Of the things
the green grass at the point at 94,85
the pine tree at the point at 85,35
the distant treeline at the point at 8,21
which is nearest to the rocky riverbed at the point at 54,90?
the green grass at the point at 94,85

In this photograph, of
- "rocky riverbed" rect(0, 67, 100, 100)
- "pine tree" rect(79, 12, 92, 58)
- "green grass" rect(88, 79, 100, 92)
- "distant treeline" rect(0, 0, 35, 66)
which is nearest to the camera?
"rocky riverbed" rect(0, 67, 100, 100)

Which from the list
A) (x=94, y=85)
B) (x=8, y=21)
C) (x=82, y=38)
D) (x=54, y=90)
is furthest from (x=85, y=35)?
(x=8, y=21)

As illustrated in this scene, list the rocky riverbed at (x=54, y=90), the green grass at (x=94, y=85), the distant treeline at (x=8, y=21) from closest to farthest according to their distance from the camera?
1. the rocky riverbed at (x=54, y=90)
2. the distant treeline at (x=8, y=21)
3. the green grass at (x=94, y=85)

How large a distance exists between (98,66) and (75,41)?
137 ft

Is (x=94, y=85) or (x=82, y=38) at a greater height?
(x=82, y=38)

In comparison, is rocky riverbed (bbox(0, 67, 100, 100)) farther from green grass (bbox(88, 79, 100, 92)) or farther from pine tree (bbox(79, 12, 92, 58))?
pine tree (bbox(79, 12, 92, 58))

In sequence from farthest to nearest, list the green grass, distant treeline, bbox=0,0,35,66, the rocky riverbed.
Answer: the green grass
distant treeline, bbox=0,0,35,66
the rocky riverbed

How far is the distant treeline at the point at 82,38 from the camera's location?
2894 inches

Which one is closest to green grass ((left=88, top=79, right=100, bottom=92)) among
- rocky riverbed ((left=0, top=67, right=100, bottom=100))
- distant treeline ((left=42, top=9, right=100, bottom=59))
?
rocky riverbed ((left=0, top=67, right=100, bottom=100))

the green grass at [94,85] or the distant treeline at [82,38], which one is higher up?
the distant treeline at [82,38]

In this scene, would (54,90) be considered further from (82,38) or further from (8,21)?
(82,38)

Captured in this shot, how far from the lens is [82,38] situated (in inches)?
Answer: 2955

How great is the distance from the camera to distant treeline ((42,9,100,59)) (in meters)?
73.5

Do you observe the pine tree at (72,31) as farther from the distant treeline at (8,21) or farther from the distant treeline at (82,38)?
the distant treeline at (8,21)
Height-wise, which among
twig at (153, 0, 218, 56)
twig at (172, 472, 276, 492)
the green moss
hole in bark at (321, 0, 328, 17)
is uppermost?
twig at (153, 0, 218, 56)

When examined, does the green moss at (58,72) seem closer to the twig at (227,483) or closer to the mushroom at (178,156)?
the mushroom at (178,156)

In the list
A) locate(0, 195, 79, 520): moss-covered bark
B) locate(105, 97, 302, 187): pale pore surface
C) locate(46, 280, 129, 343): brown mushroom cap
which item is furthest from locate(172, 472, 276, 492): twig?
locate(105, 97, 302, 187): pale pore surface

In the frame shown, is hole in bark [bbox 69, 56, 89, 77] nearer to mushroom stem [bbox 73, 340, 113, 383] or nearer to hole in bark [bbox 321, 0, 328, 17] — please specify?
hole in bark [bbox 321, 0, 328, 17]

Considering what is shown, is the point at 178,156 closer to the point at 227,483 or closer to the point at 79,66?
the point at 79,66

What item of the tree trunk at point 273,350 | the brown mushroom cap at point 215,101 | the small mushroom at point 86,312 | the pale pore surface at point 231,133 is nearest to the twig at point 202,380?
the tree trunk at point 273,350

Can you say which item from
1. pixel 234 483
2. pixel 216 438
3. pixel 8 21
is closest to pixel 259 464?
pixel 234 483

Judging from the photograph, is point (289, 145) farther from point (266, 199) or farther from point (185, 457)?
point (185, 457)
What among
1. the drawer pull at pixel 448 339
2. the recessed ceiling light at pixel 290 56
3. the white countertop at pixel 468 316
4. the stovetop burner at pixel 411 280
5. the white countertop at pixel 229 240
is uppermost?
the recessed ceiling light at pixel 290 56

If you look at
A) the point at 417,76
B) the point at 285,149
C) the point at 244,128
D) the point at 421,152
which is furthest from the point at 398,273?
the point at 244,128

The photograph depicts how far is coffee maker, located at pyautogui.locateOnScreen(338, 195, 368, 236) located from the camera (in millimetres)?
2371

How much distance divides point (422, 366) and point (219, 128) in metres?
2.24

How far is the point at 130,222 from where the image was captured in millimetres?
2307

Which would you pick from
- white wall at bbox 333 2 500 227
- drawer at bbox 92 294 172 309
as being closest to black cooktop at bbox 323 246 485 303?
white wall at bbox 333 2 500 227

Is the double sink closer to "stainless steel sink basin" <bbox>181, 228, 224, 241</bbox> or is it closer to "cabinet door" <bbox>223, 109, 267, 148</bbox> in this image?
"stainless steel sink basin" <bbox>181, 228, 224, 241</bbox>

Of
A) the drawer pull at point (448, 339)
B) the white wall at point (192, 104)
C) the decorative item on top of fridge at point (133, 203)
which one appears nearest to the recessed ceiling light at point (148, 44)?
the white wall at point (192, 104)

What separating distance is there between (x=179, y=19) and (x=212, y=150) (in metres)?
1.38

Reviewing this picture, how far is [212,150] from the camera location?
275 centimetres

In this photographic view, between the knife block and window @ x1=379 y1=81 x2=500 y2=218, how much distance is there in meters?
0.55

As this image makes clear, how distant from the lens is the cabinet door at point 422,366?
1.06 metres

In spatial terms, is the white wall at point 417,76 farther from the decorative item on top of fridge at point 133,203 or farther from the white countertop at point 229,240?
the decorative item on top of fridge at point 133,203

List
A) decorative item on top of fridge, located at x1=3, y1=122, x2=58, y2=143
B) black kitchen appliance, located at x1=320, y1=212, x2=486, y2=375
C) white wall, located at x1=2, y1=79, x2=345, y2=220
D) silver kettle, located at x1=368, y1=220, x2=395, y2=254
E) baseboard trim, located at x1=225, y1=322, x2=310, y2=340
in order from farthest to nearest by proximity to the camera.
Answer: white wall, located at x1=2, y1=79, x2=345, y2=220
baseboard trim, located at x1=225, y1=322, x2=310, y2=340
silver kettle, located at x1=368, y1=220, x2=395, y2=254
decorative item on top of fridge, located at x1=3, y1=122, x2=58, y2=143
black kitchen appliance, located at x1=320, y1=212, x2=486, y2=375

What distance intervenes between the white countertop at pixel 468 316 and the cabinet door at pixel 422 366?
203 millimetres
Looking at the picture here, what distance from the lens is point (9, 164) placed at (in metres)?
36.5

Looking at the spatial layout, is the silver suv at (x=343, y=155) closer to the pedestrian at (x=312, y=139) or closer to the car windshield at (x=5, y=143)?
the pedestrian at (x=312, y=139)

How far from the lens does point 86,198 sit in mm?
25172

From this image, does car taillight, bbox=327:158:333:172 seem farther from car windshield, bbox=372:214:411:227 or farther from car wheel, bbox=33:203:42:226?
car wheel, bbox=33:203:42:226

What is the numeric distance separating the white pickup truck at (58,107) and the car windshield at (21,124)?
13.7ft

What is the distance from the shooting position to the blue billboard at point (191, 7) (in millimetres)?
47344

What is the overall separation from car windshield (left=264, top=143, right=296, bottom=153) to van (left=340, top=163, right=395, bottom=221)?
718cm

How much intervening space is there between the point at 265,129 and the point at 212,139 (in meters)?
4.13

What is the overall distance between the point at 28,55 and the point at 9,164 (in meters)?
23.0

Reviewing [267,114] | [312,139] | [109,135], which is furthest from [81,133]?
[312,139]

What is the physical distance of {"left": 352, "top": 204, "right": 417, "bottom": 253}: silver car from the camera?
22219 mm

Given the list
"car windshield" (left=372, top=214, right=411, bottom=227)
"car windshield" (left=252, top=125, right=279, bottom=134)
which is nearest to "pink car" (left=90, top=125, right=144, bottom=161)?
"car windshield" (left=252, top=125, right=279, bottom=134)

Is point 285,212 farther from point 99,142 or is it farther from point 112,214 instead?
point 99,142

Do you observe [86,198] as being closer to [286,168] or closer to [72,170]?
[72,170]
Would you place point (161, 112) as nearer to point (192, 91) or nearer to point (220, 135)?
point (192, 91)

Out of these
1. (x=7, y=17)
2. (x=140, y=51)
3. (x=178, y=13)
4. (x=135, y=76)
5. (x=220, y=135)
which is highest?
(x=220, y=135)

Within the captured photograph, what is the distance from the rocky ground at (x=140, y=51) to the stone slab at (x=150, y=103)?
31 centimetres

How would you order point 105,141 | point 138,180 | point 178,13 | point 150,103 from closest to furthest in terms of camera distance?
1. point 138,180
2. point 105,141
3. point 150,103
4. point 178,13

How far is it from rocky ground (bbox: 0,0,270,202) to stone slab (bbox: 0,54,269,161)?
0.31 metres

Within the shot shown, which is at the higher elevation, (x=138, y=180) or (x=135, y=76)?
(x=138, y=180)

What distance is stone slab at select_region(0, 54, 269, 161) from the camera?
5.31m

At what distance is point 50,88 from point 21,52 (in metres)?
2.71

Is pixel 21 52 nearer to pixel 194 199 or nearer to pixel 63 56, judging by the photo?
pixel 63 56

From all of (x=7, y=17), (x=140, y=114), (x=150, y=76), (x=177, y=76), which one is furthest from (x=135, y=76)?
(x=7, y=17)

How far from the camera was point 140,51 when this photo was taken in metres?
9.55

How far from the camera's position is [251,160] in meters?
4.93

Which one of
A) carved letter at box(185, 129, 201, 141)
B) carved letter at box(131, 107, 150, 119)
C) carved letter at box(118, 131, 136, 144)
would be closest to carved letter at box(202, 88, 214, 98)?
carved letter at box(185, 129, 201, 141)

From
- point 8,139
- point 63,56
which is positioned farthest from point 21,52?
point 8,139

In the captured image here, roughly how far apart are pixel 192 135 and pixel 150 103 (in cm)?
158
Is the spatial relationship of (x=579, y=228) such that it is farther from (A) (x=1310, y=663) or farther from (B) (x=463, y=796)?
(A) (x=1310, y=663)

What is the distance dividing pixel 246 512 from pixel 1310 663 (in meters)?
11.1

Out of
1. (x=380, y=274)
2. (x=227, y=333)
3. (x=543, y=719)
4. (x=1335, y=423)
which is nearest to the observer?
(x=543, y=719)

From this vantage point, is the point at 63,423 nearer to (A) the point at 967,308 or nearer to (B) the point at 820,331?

- [DIRECTIONS]
Return exactly the lines of the data, and only those, from the line with "In the captured image" through the last line, inclusive.

- [EXPECTED ANSWER]
In the captured image here, roughly how far apart are pixel 192 135 and pixel 150 103 (in cm)?
158
Is the spatial relationship of (x=579, y=228) such that it is farther from (A) (x=1310, y=663) or farther from (B) (x=463, y=796)?
(A) (x=1310, y=663)

What is the distance dividing pixel 246 512 from pixel 1310 663 (in meters)?
11.1

Out of
1. (x=380, y=274)
2. (x=227, y=333)
3. (x=543, y=719)
4. (x=1335, y=423)
which is nearest to the observer?
(x=543, y=719)

From this vantage point, is the point at 63,423 nearer to (A) the point at 967,308 or nearer to (B) the point at 820,331?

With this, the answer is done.